[[ PROVIDED RECORDS, beginning ]]

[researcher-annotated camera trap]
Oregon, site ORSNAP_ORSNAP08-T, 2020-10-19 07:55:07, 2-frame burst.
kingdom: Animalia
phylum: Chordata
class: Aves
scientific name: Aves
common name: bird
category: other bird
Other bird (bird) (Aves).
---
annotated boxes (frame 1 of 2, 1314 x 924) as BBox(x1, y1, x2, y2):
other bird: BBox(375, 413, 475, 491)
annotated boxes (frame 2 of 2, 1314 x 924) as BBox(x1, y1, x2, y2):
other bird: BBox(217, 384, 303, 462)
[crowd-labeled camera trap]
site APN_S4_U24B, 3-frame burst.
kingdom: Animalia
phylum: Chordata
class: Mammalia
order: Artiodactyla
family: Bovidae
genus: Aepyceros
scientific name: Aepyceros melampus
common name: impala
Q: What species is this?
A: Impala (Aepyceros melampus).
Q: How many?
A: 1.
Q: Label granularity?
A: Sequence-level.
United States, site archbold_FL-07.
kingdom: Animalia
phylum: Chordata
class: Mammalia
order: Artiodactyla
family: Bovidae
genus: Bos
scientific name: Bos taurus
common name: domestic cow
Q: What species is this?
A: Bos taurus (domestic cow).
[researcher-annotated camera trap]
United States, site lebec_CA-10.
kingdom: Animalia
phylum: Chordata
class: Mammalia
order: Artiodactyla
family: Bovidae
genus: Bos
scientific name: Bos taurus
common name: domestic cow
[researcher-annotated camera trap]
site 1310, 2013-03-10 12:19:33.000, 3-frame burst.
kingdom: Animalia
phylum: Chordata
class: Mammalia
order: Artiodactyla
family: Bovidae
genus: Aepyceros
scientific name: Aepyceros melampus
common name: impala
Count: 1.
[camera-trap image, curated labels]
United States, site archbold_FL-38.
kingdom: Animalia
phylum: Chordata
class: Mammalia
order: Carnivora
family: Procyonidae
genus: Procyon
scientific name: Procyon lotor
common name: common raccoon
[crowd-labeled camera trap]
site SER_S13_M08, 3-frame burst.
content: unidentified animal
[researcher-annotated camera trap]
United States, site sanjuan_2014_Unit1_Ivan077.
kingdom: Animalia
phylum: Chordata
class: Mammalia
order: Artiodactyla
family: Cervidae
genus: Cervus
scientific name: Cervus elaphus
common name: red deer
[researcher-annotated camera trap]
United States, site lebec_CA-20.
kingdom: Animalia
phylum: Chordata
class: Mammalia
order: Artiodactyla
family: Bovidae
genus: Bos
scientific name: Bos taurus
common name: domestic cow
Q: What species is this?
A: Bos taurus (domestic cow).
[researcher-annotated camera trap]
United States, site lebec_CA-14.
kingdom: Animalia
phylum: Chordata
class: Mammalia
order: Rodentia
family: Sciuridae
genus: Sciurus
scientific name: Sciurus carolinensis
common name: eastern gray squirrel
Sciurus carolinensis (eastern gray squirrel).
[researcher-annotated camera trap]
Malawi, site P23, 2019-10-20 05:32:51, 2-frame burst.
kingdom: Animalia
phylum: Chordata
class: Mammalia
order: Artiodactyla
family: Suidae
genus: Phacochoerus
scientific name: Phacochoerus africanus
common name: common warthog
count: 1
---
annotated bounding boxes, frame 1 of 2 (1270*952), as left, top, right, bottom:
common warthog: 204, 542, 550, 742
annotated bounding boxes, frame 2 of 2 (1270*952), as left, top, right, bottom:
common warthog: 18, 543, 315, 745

[[ PROVIDED RECORDS, end ]]

» ABOUT THIS EXERCISE: Word for word, write out all the lines shown above.

» SOLUTION BELOW:
[researcher-annotated camera trap]
Oregon, site ORSNAP_ORSNAP08-T, 2020-10-19 07:55:07, 2-frame burst.
kingdom: Animalia
phylum: Chordata
class: Aves
scientific name: Aves
common name: bird
category: other bird
Other bird (bird) (Aves).
---
annotated boxes (frame 1 of 2, 1314 x 924) as BBox(x1, y1, x2, y2):
other bird: BBox(375, 413, 475, 491)
annotated boxes (frame 2 of 2, 1314 x 924) as BBox(x1, y1, x2, y2):
other bird: BBox(217, 384, 303, 462)
[crowd-labeled camera trap]
site APN_S4_U24B, 3-frame burst.
kingdom: Animalia
phylum: Chordata
class: Mammalia
order: Artiodactyla
family: Bovidae
genus: Aepyceros
scientific name: Aepyceros melampus
common name: impala
Q: What species is this?
A: Impala (Aepyceros melampus).
Q: How many?
A: 1.
Q: Label granularity?
A: Sequence-level.
United States, site archbold_FL-07.
kingdom: Animalia
phylum: Chordata
class: Mammalia
order: Artiodactyla
family: Bovidae
genus: Bos
scientific name: Bos taurus
common name: domestic cow
Q: What species is this?
A: Bos taurus (domestic cow).
[researcher-annotated camera trap]
United States, site lebec_CA-10.
kingdom: Animalia
phylum: Chordata
class: Mammalia
order: Artiodactyla
family: Bovidae
genus: Bos
scientific name: Bos taurus
common name: domestic cow
[researcher-annotated camera trap]
site 1310, 2013-03-10 12:19:33.000, 3-frame burst.
kingdom: Animalia
phylum: Chordata
class: Mammalia
order: Artiodactyla
family: Bovidae
genus: Aepyceros
scientific name: Aepyceros melampus
common name: impala
Count: 1.
[camera-trap image, curated labels]
United States, site archbold_FL-38.
kingdom: Animalia
phylum: Chordata
class: Mammalia
order: Carnivora
family: Procyonidae
genus: Procyon
scientific name: Procyon lotor
common name: common raccoon
[crowd-labeled camera trap]
site SER_S13_M08, 3-frame burst.
content: unidentified animal
[researcher-annotated camera trap]
United States, site sanjuan_2014_Unit1_Ivan077.
kingdom: Animalia
phylum: Chordata
class: Mammalia
order: Artiodactyla
family: Cervidae
genus: Cervus
scientific name: Cervus elaphus
common name: red deer
[researcher-annotated camera trap]
United States, site lebec_CA-20.
kingdom: Animalia
phylum: Chordata
class: Mammalia
order: Artiodactyla
family: Bovidae
genus: Bos
scientific name: Bos taurus
common name: domestic cow
Q: What species is this?
A: Bos taurus (domestic cow).
[researcher-annotated camera trap]
United States, site lebec_CA-14.
kingdom: Animalia
phylum: Chordata
class: Mammalia
order: Rodentia
family: Sciuridae
genus: Sciurus
scientific name: Sciurus carolinensis
common name: eastern gray squirrel
Sciurus carolinensis (eastern gray squirrel).
[researcher-annotated camera trap]
Malawi, site P23, 2019-10-20 05:32:51, 2-frame burst.
kingdom: Animalia
phylum: Chordata
class: Mammalia
order: Artiodactyla
family: Suidae
genus: Phacochoerus
scientific name: Phacochoerus africanus
common name: common warthog
count: 1
---
annotated bounding boxes, frame 1 of 2 (1270*952), as left, top, right, bottom:
common warthog: 204, 542, 550, 742
annotated bounding boxes, frame 2 of 2 (1270*952), as left, top, right, bottom:
common warthog: 18, 543, 315, 745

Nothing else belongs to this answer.